# About this exercise
Copy every entry exactly as given, minus the images.
»»
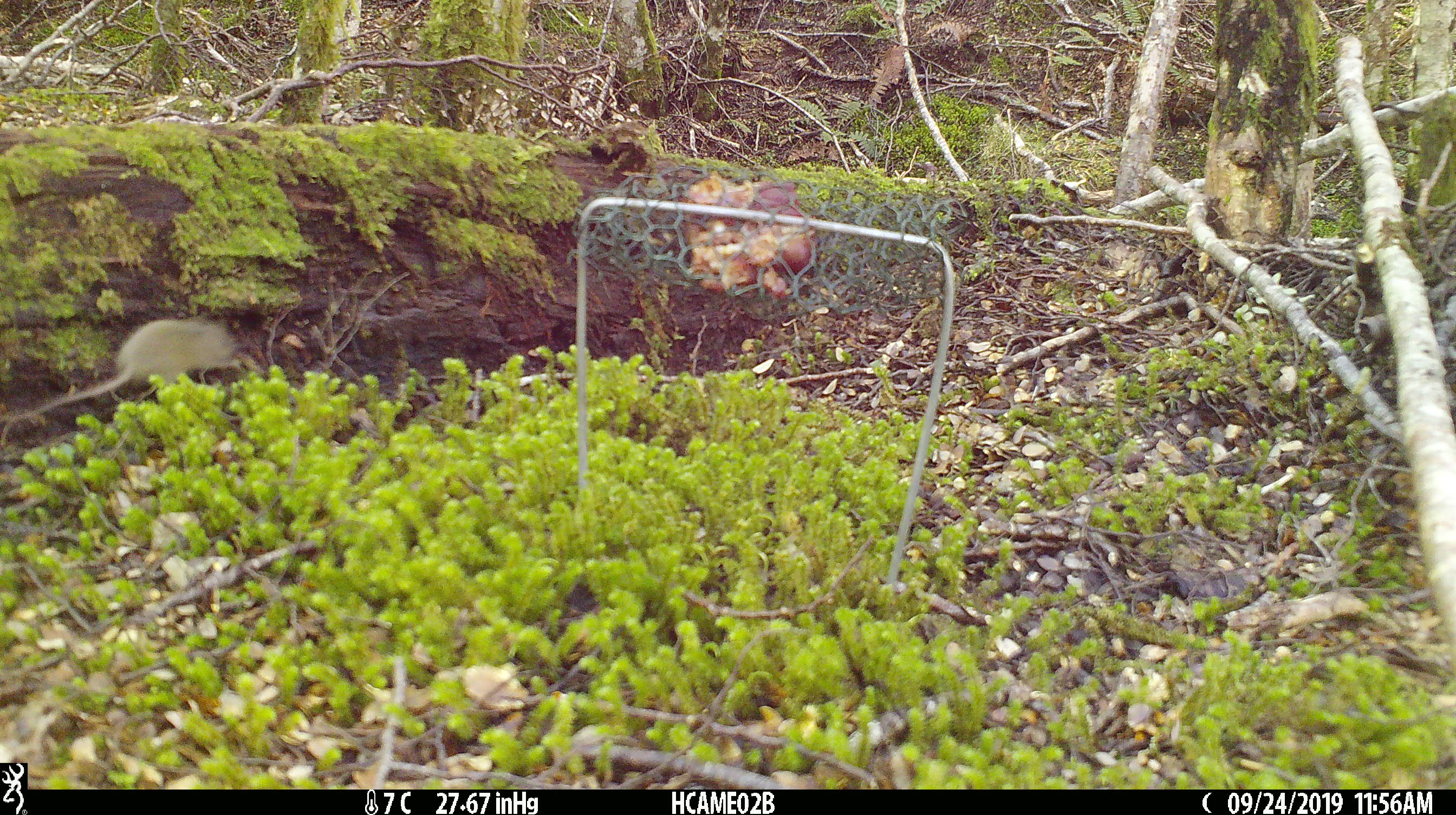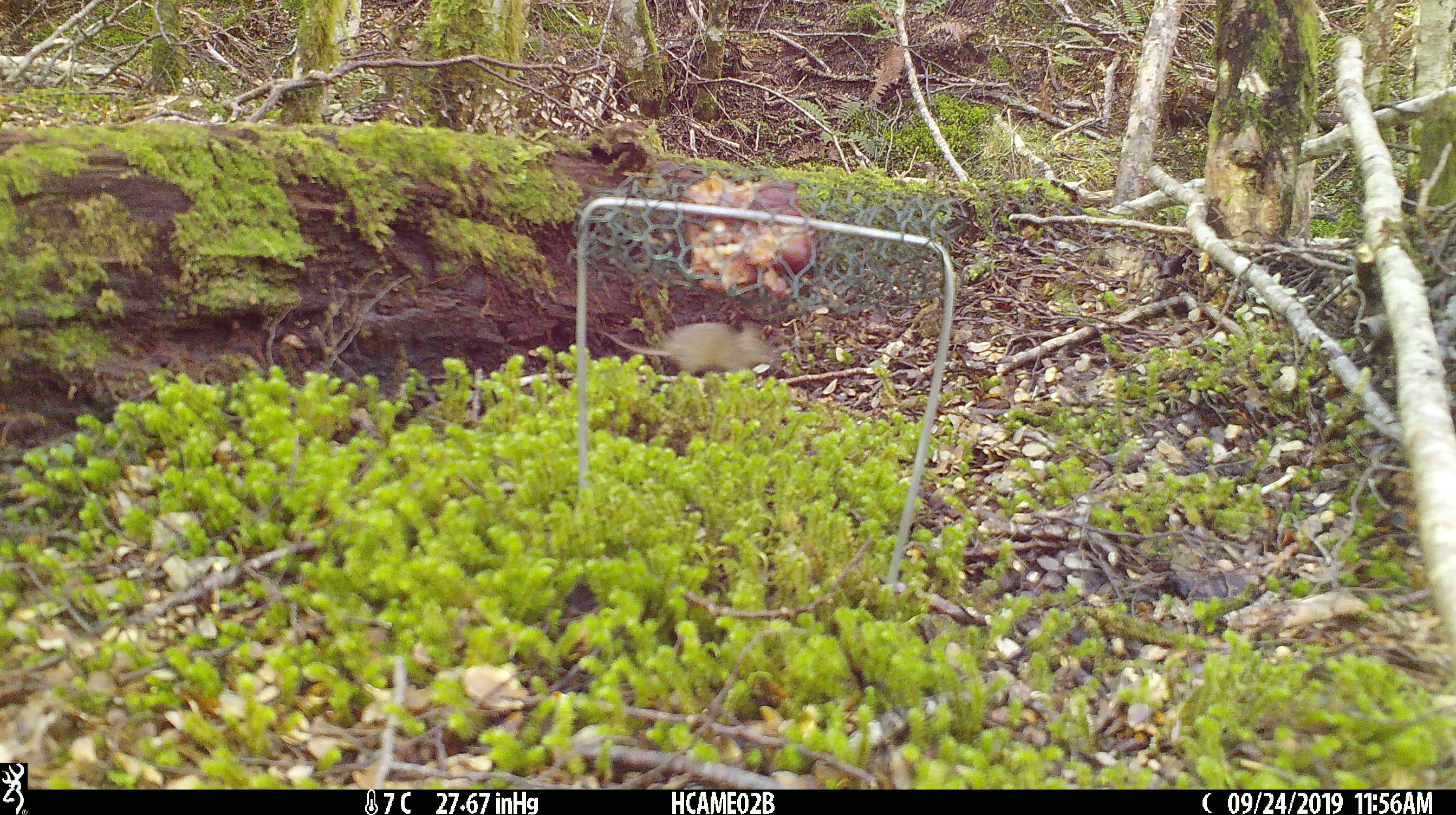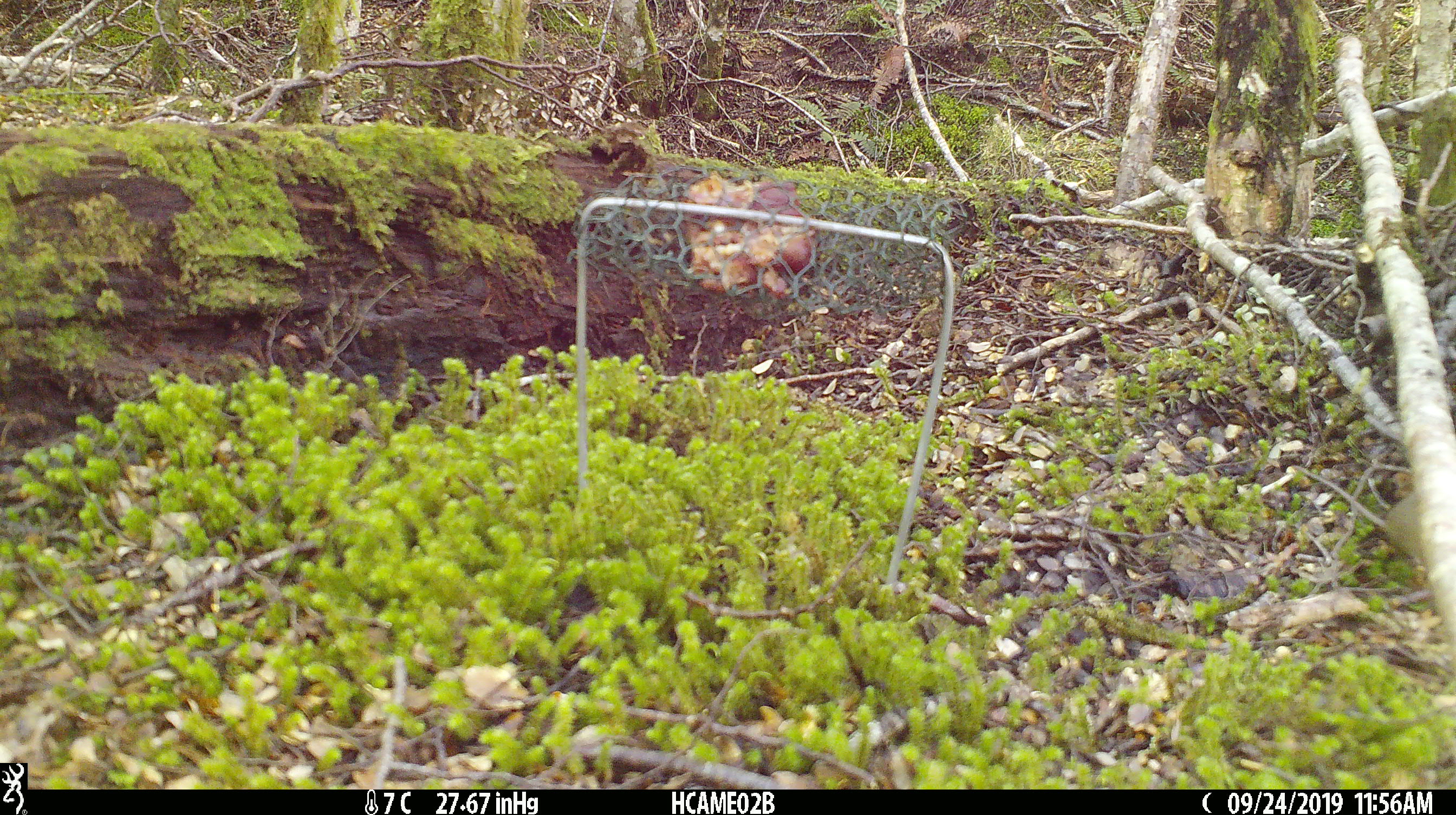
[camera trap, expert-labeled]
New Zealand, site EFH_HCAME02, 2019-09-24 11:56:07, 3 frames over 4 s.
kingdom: Animalia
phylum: Chordata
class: Mammalia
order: Rodentia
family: Muridae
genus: Mus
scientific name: Mus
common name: mouse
««
# Written reply
[camera trap, expert-labeled]
New Zealand, site EFH_HCAME02, 2019-09-24 11:56:07, 3 frames over 4 s.
kingdom: Animalia
phylum: Chordata
class: Mammalia
order: Rodentia
family: Muridae
genus: Mus
scientific name: Mus
common name: mouse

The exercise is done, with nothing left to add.